====== Article

DX12 Performance Discussion And Analysis Thread

CSI PC · Sep 3, 2015

Is it really clear cut that Maxwell 2 (just focusing on that for now) does not support Async?
To me it is more muddy than that conclusion because of the behaviour at certain points highlighted by Ka_rf; rather than focus on just where it fails look at where it works (beginning and say around 240-330 threads).
So is it possibly a driver/scheduler issue?
Cheers

PS. sorry previous post it should had said "evolved since then for Ashes?" and not "involved".

sebbbi · Sep 3, 2015

3dilettante said:
The test case is whether graphics processing time can overlay with compute, is there an expectation that a 256 thread group would change the verdict for the GPUs running it?

A single lane compute work needs the scheduler to spawn a single wave on all GPUs. On AMD the wave is 64 wide, meaning that the architecture is designed to run/manage less waves (as each do more work). If you spawn single lane work, you will more likely end up under-utilizing GCN compared to other GPUs. Work group sizes can also expose (academic) bottlenecks, since the resource (gpr, lds) acquisition/release is done at work group granularity.

============
====== Stored data

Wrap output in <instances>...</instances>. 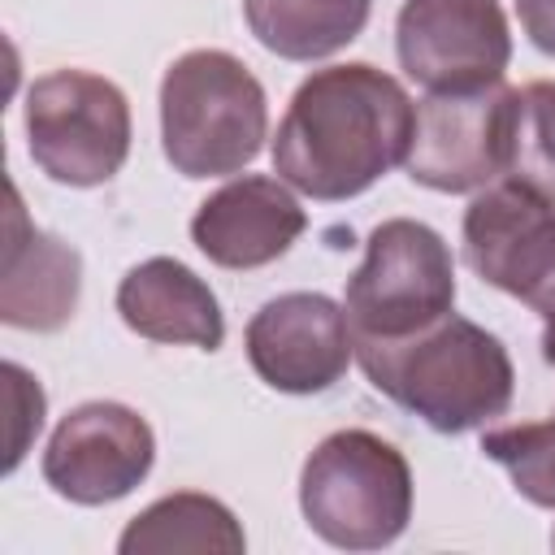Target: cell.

============

What you should do: Copy the DX12 forum thread from "sebbbi · Sep" to "GPUs running it?", substituting "rendering" for "graphics".

Right answer:
sebbbi · Sep 3, 2015

3dilettante said:
The test case is whether rendering processing time can overlay with compute, is there an expectation that a 256 thread group would change the verdict for the GPUs running it?